15 de setembro de 2022
Entrevista com o Artista Taigo Meireles
Por Giovanna Quaglia
Reparou na obra de arte que inspirou o designer do cartaz, o boletim eletrônico e a criação do teaser das III Jornadas da Seção Leste-Oeste?
“Beatriz no círculo da luxúria” é o nome da obra realizada, em giz pastel seco sobre papel, por Taigo Meireles[1] em 2011.
Taigo Meireles é pintor, nascido em Brasília, no Distrito Federal, e criado na cidade satélite de Ceilândia. Começou a desenhar e pintar ainda criança. Cursou artes visuais no Instituto de Artes da Universidade de Brasília (UNB). Fez mestrado e foi professor da Faculdade de Artes Dulcina de Moraes.
Confira, abaixo, os pontos centrais da entrevista[2] realizada por Giovanna Quaglia (EBP/AMP) com Taigo Meireles para essa segunda edição do boletim Arranjos[3].

|---|

▶ Atividades:
1. Redigite o trecho do texto sobre a entrevista com Taigo Meireles que começa nas palavras "Confira, abaixo, os" e termina depois de "do boletim Arranjos[3].".
2. Segundo o texto sobre a entrevista com Taigo Meireles, com que técnica e sobre qual suporte foi feita a obra "Beatriz no círculo da luxúria"?
Os registros são um material separado do texto sobre a entrevista com Taigo Meireles.

|---|

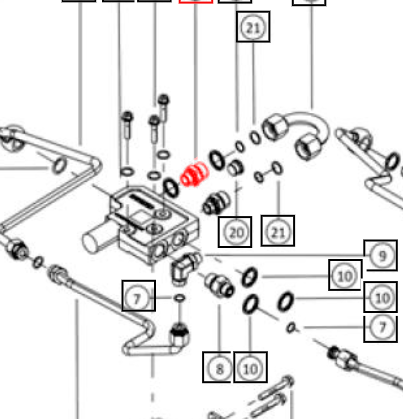 21
20
21
9
10
10
7
7
8
10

|---|

▶ Respostas por tarefa:
1.
Confira, abaixo, os pontos centrais da entrevista[2] realizada por Giovanna Quaglia (EBP/AMP) com Taigo Meireles para essa segunda edição do boletim Arranjos[3].

2. Em giz pastel seco sobre papel.